I ate several pieces. They were juicy and tasty, but black with smoke. Susan took one bite and almost gagged. She spit it out and said, “Yuck. These are inedible.” Gino, who is here for the month, gobbled up all the rest. He agreed they were smoky but the goodness superseded.
Round two a week later I made baby-back ribs. I built a smaller fire, had much less smoke, and the ribs came out delicious, but a bit dry and tough and still with a strong hint of smoke. I stayed by the smoker the whole five hours, constantly adjusting the dampers open, closed, half open, back and forth. I was meticulous, but my meat was subpar for my standards. My confidence was waning.
I returned to my research. After a few hours of reading, I discovered my flaws. The answers were revealed to me on an old 1997 barbecue blog. In essence it said, “Don’t fool around with the dampers. Closing the chimney damper creates recycling smoke which will stale and fall onto your meat. Closing the firebox damper will suffocate your flame and cause your wood to smoke too much. Leave them both open as much as possible and regulate by controlling your fire size.”

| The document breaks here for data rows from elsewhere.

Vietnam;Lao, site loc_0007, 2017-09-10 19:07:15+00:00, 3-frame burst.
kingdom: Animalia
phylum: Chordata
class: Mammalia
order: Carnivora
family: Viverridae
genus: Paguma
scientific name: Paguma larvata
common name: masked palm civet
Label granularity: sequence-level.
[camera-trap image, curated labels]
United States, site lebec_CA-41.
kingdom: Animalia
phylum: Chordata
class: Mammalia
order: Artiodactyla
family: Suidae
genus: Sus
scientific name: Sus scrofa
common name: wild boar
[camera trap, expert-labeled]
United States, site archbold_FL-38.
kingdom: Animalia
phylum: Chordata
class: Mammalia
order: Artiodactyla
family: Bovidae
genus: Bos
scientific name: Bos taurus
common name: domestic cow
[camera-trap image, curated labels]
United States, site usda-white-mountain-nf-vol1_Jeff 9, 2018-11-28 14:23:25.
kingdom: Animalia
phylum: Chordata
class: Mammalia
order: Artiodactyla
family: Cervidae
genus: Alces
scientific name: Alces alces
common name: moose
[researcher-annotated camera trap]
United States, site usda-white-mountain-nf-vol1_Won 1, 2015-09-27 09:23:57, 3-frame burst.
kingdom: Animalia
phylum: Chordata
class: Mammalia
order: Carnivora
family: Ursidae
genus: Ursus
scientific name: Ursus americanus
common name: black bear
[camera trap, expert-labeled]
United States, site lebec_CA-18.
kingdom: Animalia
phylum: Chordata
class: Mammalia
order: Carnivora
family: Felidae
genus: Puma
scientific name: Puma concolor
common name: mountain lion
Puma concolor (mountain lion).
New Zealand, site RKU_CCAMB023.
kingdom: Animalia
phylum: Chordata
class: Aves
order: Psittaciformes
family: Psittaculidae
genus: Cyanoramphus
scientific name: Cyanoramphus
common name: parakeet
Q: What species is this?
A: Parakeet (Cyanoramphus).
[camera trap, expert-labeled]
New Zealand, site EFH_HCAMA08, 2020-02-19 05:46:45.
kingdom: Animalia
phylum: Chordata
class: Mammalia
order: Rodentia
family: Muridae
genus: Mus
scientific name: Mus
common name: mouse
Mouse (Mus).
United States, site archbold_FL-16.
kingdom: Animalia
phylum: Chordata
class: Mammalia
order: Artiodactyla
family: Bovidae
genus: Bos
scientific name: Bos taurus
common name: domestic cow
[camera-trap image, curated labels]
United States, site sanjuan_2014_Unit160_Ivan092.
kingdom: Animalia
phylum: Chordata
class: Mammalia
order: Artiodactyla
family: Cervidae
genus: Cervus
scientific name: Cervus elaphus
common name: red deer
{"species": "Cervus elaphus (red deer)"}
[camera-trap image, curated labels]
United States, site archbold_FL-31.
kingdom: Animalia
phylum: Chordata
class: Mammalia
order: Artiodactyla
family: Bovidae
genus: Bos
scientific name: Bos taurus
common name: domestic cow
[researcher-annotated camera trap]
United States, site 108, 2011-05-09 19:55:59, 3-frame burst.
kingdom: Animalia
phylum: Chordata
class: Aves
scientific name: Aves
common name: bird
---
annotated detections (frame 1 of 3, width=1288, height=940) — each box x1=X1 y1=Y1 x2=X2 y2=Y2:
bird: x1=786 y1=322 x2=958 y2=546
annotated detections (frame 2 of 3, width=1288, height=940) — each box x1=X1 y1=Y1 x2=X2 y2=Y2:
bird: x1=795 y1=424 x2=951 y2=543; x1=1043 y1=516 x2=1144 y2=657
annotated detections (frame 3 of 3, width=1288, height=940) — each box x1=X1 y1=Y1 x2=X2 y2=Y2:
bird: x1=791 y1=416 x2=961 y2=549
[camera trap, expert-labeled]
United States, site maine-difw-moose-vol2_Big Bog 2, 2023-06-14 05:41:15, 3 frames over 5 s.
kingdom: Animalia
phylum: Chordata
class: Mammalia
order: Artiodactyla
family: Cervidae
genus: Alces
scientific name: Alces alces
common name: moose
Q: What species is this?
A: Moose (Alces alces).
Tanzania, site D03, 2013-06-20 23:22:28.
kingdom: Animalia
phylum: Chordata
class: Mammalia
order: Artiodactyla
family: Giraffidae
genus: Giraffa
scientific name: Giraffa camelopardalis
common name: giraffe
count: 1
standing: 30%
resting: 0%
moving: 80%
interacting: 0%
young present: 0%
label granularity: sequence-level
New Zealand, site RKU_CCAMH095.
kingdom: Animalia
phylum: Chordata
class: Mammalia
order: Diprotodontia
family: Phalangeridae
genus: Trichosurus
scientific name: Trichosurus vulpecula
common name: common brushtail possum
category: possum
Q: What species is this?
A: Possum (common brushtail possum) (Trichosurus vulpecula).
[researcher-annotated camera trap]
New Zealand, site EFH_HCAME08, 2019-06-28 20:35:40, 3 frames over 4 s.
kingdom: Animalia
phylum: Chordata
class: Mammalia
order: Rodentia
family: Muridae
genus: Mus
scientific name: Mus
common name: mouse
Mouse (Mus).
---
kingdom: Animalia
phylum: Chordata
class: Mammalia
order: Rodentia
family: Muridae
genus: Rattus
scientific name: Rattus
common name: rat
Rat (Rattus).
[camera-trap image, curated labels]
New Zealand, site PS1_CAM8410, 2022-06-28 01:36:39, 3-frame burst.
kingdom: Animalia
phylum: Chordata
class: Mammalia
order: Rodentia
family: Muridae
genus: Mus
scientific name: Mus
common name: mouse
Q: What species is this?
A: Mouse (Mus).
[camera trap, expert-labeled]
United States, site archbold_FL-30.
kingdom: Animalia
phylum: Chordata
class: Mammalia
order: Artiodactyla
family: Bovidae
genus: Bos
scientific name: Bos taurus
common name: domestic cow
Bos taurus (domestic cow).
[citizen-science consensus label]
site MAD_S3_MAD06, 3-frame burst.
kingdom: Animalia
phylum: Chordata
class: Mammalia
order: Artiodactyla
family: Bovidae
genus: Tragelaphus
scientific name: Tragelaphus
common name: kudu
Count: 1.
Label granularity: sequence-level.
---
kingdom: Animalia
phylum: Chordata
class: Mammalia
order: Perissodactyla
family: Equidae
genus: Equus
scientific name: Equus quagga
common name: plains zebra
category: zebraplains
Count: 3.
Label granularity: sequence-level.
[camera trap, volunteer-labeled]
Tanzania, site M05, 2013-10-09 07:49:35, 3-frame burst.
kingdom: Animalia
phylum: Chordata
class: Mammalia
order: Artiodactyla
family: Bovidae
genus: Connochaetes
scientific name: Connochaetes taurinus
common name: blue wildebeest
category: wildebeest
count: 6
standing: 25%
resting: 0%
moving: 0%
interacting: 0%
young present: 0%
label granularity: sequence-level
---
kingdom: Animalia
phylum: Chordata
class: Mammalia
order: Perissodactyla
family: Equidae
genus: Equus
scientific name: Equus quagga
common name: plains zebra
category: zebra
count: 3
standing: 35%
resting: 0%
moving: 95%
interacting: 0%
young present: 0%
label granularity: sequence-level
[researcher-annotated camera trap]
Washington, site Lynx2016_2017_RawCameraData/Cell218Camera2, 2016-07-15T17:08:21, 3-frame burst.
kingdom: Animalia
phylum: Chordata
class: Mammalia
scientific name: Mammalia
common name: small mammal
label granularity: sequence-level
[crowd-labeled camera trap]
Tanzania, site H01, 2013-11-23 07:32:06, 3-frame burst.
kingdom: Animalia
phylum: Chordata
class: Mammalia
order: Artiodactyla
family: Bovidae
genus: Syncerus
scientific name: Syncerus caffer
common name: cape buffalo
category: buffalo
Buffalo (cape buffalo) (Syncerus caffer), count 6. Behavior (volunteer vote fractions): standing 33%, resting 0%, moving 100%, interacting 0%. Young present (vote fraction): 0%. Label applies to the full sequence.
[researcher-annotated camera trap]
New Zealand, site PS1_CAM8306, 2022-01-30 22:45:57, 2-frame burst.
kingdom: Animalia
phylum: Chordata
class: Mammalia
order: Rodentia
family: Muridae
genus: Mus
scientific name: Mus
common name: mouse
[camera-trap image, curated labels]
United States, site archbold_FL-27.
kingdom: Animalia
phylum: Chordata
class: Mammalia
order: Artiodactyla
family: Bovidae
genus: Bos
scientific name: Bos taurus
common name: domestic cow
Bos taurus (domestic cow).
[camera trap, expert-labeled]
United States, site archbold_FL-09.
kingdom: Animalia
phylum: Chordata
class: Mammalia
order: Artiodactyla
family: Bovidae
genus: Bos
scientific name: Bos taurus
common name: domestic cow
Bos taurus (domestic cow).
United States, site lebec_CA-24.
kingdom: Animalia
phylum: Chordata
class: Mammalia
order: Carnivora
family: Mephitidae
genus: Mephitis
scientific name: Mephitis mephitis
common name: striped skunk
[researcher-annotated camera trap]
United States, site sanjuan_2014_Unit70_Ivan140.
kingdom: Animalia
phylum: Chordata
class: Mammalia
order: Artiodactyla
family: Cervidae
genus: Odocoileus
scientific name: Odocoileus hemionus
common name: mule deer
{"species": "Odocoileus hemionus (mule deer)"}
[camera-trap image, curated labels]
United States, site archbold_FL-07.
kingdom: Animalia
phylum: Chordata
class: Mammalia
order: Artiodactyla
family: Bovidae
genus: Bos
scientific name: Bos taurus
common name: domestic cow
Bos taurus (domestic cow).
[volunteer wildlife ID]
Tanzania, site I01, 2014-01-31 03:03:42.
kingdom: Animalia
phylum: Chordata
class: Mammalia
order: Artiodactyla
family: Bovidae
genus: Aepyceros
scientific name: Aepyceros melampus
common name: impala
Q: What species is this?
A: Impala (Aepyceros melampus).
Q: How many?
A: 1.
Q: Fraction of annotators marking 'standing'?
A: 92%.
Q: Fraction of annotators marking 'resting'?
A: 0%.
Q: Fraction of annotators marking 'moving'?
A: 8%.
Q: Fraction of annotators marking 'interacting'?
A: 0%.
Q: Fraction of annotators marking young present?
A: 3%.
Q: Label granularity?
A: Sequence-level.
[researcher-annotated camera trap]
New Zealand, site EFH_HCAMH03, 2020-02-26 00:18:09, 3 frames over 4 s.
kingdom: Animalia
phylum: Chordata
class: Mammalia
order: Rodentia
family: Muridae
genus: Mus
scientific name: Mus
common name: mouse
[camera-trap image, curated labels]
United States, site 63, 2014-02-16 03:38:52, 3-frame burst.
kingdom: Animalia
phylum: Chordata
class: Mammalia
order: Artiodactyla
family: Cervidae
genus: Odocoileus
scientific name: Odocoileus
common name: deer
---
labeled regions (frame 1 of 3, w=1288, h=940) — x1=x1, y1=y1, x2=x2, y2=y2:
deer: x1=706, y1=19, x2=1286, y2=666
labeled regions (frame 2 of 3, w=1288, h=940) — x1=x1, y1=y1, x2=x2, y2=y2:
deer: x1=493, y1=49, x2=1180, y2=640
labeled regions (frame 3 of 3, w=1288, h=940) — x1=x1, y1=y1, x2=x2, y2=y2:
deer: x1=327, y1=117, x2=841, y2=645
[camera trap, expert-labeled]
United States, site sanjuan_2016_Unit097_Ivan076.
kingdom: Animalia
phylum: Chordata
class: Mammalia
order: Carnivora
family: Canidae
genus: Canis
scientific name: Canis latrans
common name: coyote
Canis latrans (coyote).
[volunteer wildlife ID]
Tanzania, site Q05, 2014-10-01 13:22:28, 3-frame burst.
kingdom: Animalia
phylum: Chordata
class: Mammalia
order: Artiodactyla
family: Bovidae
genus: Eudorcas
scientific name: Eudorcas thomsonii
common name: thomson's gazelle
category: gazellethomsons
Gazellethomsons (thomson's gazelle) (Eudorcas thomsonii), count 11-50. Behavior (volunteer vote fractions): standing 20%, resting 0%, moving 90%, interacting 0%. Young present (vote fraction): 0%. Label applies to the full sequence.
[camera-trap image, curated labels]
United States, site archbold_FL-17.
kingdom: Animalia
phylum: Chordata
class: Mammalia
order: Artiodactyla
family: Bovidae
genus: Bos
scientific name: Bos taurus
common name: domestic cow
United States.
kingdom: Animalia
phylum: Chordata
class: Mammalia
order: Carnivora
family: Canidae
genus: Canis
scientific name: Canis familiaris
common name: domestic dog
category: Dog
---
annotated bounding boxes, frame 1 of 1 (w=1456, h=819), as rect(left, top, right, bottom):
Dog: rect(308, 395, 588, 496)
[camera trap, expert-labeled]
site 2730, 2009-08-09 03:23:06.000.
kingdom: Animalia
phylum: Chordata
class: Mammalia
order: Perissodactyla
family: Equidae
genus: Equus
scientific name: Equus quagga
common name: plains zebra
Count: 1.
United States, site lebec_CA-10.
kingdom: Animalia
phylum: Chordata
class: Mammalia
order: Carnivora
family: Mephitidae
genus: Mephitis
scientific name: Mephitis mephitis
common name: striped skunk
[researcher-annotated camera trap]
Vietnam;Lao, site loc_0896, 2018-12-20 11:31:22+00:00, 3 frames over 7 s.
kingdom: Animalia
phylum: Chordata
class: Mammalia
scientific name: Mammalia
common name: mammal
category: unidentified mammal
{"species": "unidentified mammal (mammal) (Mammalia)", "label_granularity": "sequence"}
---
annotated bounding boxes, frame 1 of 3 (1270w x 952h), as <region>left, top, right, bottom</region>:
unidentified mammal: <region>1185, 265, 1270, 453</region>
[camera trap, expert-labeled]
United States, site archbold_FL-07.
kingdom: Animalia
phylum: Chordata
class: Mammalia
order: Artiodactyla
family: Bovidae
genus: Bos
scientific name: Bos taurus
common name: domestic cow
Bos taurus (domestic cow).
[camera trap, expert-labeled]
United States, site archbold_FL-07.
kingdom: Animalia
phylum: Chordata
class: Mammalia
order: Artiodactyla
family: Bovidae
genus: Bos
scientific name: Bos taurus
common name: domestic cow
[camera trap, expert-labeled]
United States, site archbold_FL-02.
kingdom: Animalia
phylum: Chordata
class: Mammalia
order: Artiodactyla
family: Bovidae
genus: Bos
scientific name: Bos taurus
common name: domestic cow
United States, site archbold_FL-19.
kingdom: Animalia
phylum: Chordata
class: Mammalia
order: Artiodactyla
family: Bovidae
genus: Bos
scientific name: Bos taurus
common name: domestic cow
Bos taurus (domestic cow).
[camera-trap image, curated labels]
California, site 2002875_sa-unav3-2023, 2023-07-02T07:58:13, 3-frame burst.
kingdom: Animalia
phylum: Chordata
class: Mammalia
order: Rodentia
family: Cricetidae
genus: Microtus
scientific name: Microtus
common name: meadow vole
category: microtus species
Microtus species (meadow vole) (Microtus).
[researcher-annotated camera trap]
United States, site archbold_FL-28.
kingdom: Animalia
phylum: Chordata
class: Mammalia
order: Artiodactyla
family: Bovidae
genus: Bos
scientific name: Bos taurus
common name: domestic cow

I also learned that most smoker instructions are written for people with smaller smokers that use charcoal for heat and a few wood chunks for smoke. Their temperature range is 225-250 degrees. My smoker is capable of cooking with 100-percent wood, a rare luxury. Because I’m using all wood I need higher heat so the wood fire doesn’t go out and turn to a smoking heap. Two references suggested going up as far as 275 degrees.
Round three was yesterday. I had purchased two slabs of pork spare ribs at the Sonoma Meat Company that deals exclusively in local, happy, undrugged pig meat. I decided to risk one rack trying these new instructions, eager to get it right so I could throw a party.
I rushed home after voting Tuesday and started my fire. I figured Susan, Gino and I would be the test subjects around 8 p.m. About an hour into smoking my phone rings. It’s Gino. “Hey, I invited a bunch of people over tonight to try your ribs. Sarah and Tom Woo, Bud and Sandy Donaldson, Rick and Donna Cocanour are all coming over.”
Oh, great. I’m on the spot now.
I stayed with my smoker like a loving relative hovering over a sick uncle. I never left its side. Come eight o’clock the house was full, wine was flowing, and I came inside with my finished ribs, golden brown. After they rested for 30 minutes, I snuck over and cut off the first rib for taste testing.
Oh, dear lord. I literally dropped to my knees in the middle of the crowded room and yelled, “Thank you, Jesus! That is the best rib I have ever tasted.” My friends dug in. One rib per person. We all agreed — excellent ribs, sliding from the bone, with just the right amount of smoke.
“Thank you, Garnet!”
Steve Gibbs teaches at Benicia High School and has written a column for The Herald since 1985.